I too am a local authority employee.  I had 42 weeks of my probation completed before I commenced maternity leave.  During this 42 weeks, I was off for 7 weeks due to pregnancy complications.  My line manager has told me that when I return to work that I will have to work 
-the remaining 10 weeks standard probation 
-plus my 7 weeks sick leave (which I can accept)
-plus an additional 10 weeks because I was on maternity leave.
When I questioned her about this she informed me that while there was no problem with my work, that she was extening my probation by a further 10 weeks due to the fact that I was on maternity leave.  She told me that she has discussed this with HR and that this was their recommendation.

Is this discrimination because I was pregant?  If so, where can I access written verification of same?


----------



## j26 (6 Nov 2008)

Generally absences from work other than annual leave are added to your probation period.  

The thing is that pregnancy sick leave (if certified) is treated differently than normal sick leave for promotion/assesment purposes in that it is discounted automatically.  You could put forward the argument that if it is discounted for that, it should be discounted for your probation.
The added 10 weeks just sounds bizzare to me, and I can't see where it's coming from at all.

Talk to your union (if you're a member) and see what they can do for you.


----------



## Bernadette M (9 Nov 2008)

I was unaware that maternity sick leave can be treated differently to standard sick leave.  
As I am on probation and do not want to create an atmostphere at work, I do not wish to approach the union in relation to this matter at this point in time.
I would appreciate if someone could tell me whether or not, having your probation extended beyond 52 weeks of work, because you were on maternity leave and maternity sick leave, is pregnancy related discrimination.  I have it in writing that these are the reasons that my probation has been extended.


----------



## Diziet (9 Nov 2008)

I would have thought that extending your probation to 62 weeks because you were on mat leave is indeed discrimination. I think you should take advice on this.


----------



## Bernadette M (9 Nov 2008)

As I do not wish to go to a solicitor or my trade union with this matter, I would like to know where I can find written evidence to support the fact that this is discrimination.
Can anyone refer me to any policies (government/legal) regarding same.  I would like to have some sound documention to support me when I confront my line manager on the issue.


----------



## Diziet (9 Nov 2008)

Take a look at http://www.citizensinformation.ie/c...conditions/leave-and-holidays/maternity_leave

You are entitled to return to your job and the contract you had prior to your mat leave applies. 

The law says that you cannot be treated differently because of gender or family status.
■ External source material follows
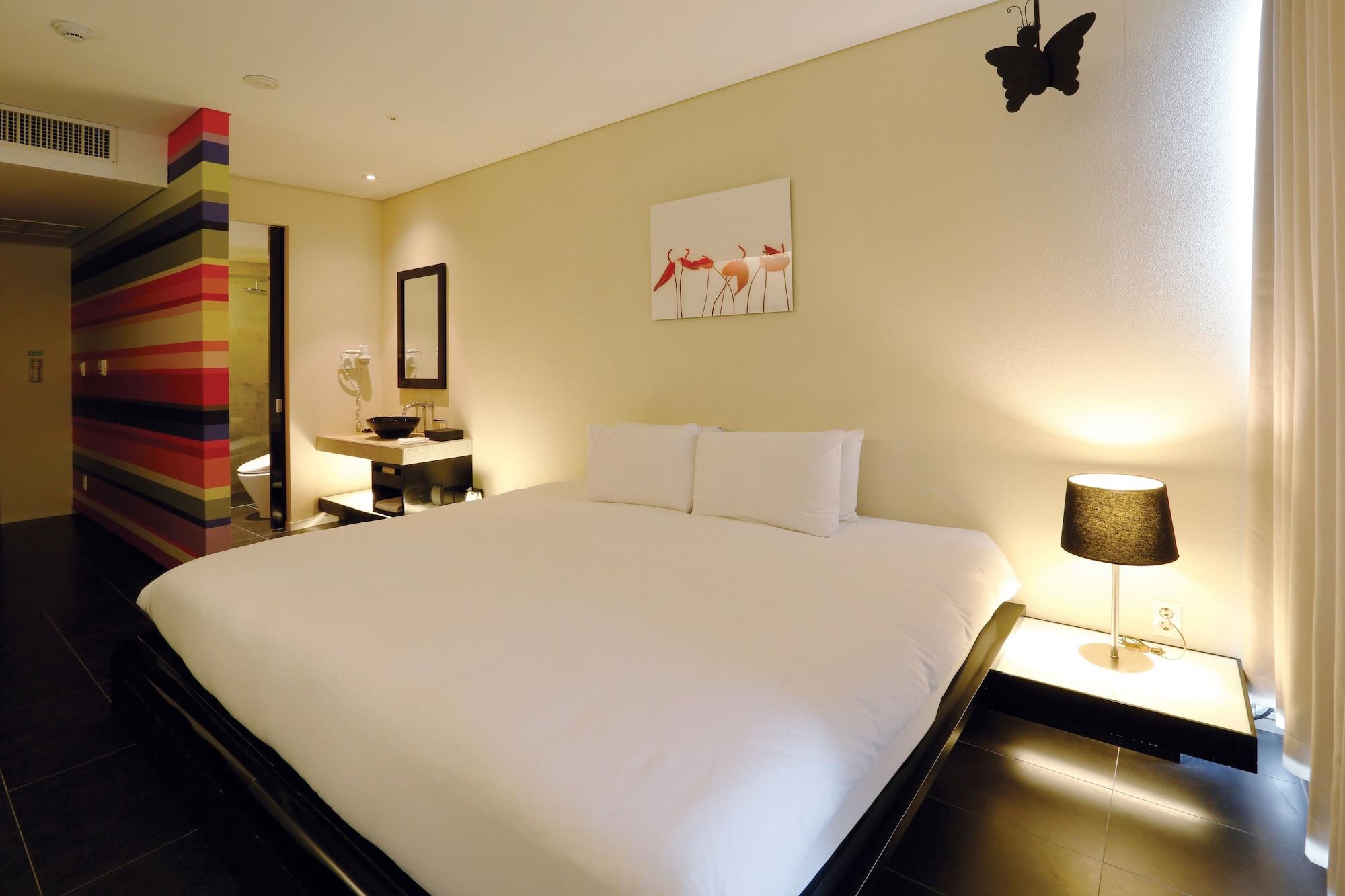 Grand Mercure Ambassador Changwon Dış mekan fotoğraf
Discrimination because of pregnancy is treated very seriously.


----------



## Dachshund (9 Nov 2008)

You could contact the Equality Authority on 1890-245545. They should be able to inform you if you are being discriminated against.


----------



## sandrat (25 Feb 2009)

Sorry to drag up old thread but I am finishing up my unpaid maternity leave this week and going onto annual leave before returning to work. I had 7 and a half months probation done before maternity leave and am taking another month and a half before returning to work. I have a few questions:
1. does this month and a half count towards my probation meaning i will have done 9 months probation on the day I return?
2. Does the year I have been off on maternity leave and annual leave count towards my service?
3. If it does count towards my service, then ,at the end of my probation I will have 2 years service in this position, so should i expect to go up 2 points on the salary scale instead of one?
4. A little off point but do they have to give a good reason not to put me in the same job I was in before I left or can I be anywhere at the same grade and will my probation then be based on that job for the final assessment (which normally takes place around 9 months i.e. the day I come back)


----------



## nosedive (29 Sep 2011)

*Leave entitlements on probation*

As another question on leave and probation - are you entitled to this?
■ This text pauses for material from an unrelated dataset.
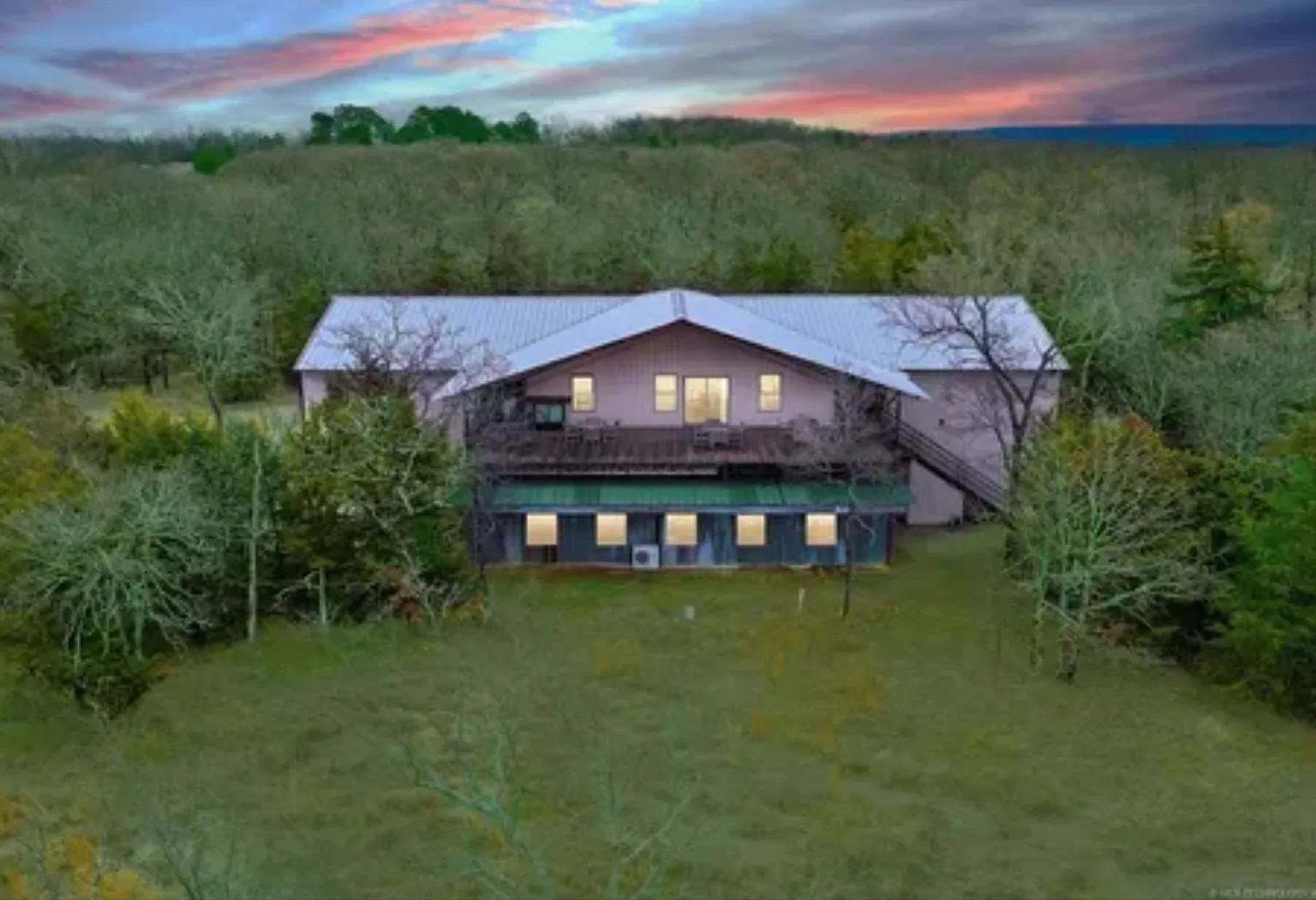 Spacious 3BR Condo in Cookson — Photo 1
I'm in a position where my 3 month probation was extended to 6. I've been in the job 5 months now and have taken 5 days leave in that time; if I give notice and resign a couple of weeks before my 6m onths probation ends am I entitled to any pay in lieu of holidays not taken??
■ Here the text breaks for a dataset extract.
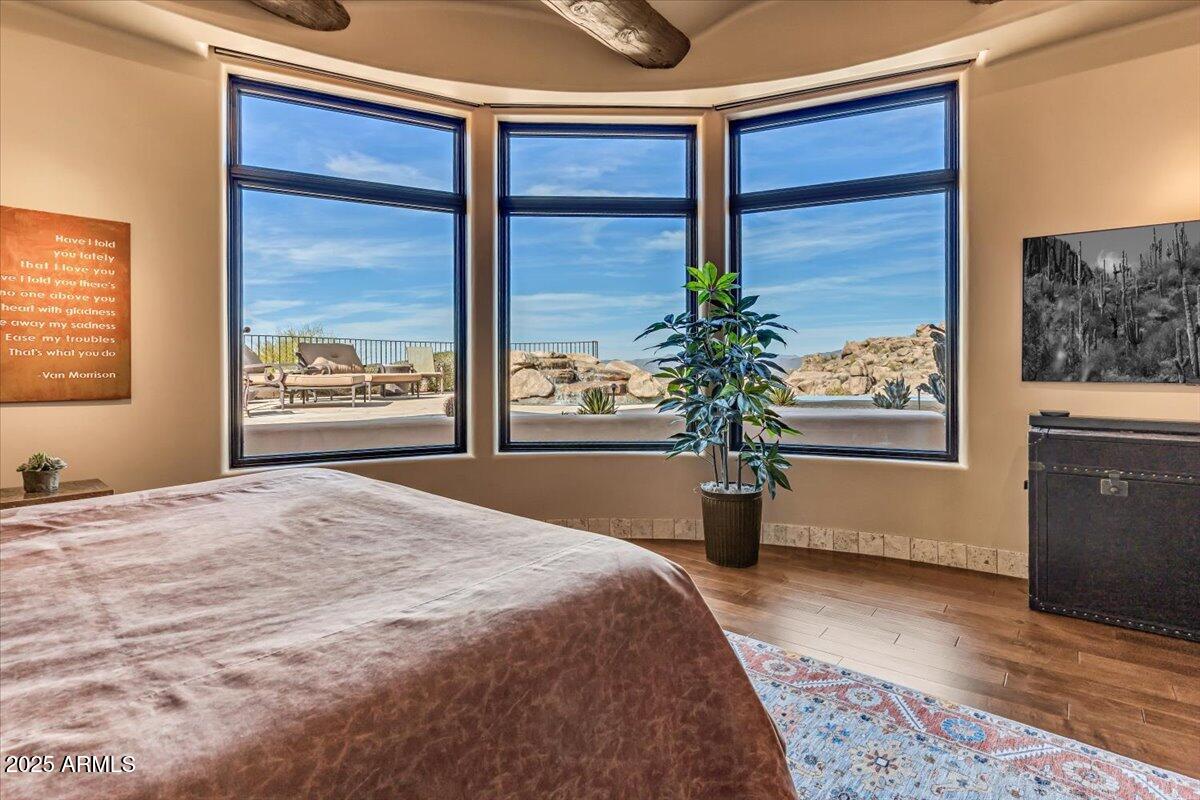 10473 E GREYTHORN Drive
No specific number of days were agreed at contract other than the holidays would be as per Construction Industry Federation holidays (which were 2 weeks in July/August).


----------



## defunct (12 Oct 2011)

In your final pay, you should be paid for any days not taken - the number of days that you are entitled to will be determined by your actual service dates. For example, if your standard annual entitlement is 20 days and you work 6 months, you would have accumulated 10 days annual leave and since you've taken 5, you'll be entitled to be paid for the balance of 5 days. If you're not working full-time - your annual leave entitlement will be 8% of the hours that you've worked.  There's no qualifying period for annual leave, so it doesn't matter if you're in probation or not.


----------